Back in the summer of 2001, I decided to leave my corporate job, move back to Virginia, and get a graduate degree in education. Oh, and buy a little fixer-upper to work on during my downtime.  I think it was just a game to me back then, or an ambitious art project.  Either way, I can tell you with great certainty that I did not think I would be plugging away on renovations 11 years later. Or that this pet project would become so dear to me.   Yes, there have been a few set backs along the way, and many periods of stagnation. But I have made huge improvements and am proud of what I achieved. 

This little blog of mine is the perfect place for me to document my progress over the years, and maybe piece together some of my stories and pictures.   And since I just tidied up the guest room, I might as well start there!

When I bought this house, the front bedroom/guest room was the only room that appeared to have been maintained or repaired over the years.  My biggest renovation challenges were refinishing the darkened floor, adding a closet, and repairing a leaky spot in the ceiling (which, sadly, still leaks today). However, the room had decent plaster and no real structural damage that I could see. Best of all, it had a groovy free-standing, turquoise closet.

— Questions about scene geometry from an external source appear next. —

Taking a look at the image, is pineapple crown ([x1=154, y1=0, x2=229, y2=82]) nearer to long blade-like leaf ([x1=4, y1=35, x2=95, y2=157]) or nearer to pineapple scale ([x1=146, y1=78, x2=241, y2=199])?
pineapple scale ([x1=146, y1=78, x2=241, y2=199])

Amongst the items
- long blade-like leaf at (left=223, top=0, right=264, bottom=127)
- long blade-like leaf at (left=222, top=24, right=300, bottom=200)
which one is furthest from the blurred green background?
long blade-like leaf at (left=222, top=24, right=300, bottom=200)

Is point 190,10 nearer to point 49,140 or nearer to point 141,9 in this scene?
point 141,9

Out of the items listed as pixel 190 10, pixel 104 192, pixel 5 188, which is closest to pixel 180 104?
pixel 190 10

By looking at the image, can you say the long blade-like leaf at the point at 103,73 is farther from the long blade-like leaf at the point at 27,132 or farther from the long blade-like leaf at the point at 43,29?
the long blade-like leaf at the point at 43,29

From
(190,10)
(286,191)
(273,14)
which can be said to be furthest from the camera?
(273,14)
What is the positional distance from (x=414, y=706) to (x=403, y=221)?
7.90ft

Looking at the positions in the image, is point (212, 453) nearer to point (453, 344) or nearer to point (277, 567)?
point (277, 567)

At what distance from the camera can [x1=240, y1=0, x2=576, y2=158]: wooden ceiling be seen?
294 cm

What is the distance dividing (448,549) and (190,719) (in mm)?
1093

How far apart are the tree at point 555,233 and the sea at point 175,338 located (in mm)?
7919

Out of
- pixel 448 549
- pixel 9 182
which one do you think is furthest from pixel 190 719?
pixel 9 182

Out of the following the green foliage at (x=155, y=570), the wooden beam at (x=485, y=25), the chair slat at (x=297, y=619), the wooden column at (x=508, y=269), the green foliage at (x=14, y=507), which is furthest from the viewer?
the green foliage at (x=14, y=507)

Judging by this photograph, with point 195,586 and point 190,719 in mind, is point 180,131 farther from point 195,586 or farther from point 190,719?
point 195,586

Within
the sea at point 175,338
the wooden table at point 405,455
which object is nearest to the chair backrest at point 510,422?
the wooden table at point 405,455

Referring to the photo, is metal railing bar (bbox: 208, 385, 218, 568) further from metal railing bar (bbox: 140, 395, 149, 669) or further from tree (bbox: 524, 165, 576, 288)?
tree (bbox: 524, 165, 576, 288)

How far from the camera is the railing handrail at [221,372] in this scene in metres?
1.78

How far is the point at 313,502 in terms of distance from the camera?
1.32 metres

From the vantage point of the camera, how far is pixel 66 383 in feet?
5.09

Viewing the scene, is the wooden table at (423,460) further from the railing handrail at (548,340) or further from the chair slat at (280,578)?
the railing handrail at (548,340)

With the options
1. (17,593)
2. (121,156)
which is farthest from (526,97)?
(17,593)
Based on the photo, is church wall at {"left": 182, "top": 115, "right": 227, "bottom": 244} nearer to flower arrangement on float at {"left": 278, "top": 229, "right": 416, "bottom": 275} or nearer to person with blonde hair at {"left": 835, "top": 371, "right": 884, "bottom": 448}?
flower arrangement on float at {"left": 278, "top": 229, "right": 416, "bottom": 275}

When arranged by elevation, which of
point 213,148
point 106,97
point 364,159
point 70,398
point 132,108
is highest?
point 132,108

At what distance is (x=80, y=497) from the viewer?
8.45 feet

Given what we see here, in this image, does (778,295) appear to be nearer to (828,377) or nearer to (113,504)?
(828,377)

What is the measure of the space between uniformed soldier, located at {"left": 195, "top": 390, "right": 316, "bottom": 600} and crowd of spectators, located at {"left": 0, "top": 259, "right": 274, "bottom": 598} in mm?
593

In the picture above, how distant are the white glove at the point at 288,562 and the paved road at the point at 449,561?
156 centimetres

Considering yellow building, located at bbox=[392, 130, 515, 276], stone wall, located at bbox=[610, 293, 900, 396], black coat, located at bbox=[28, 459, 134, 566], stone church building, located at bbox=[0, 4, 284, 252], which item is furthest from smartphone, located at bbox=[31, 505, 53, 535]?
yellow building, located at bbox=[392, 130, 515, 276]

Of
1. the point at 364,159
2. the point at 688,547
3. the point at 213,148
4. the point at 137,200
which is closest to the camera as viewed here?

The floors in the front of the house are composed of 1-1/2 inch oak boards and were in very good shape at the time, so I decided to refinish them myself.  I was driving a Honda Civic hatchback back then and there was no way I could rent and transport an industrial sized floor sander.  So, I used a hand-held orbital sander and just went to town.  It took a couple of days of non-stop sanding –  and dozens of sanding pads- but the results were pretty stellar, if I do say so myself!

Next up was tackling the closet situation.  There was only one closet in the entire house, and that was actually the pantry in the make shift kitchen which is now my bedroom.  Don’t worry, it will all make sense over time.

What it did have was a number of non-functioning chimneys.  It appears that the house was originally heated by small wood stoves throughout, with vent pipes cut into the front of the chimneys through large circular holes .  The stoves are now gone, but the chimneys and holes remain.  And as they each cut into the available wall space in 3 of my 4 main rooms, I’ve just had to work around them.

There was no question that the bedroom needed a closet, so I wedged it between the chimney and the front wall.  It had to be deep enough to accommodate hanging clothes which brought it further into the room than the depth of the chimney.  Not one to waste space, I added another small closet in the space in front of the chimney.  The framing was easy enough yet unexpectedly time-consuming.  I wasn’t sure about my framing job, but once the drywall was up I could see my design come together.

Lastly, I had some aesthetic matters to address.  Paint, chair rail, door moulding, and trim around the perimeter of the ceiling (in lieu of crown moulding).  I have to build a few more shelves for the small closet as well as the door. And there is still some baseboard missing along the new wall.  But that’s a project for a later date.

Oh, and drapes sewn by my master seamstress – Mom. Thanks again for all that hand hemming!

Until then, here are the (almost) final results!

And check out the shine on that floor!  Too bad I don’t have anyone to clean it for me.

Again, this was the “easy” room.  Much more to come!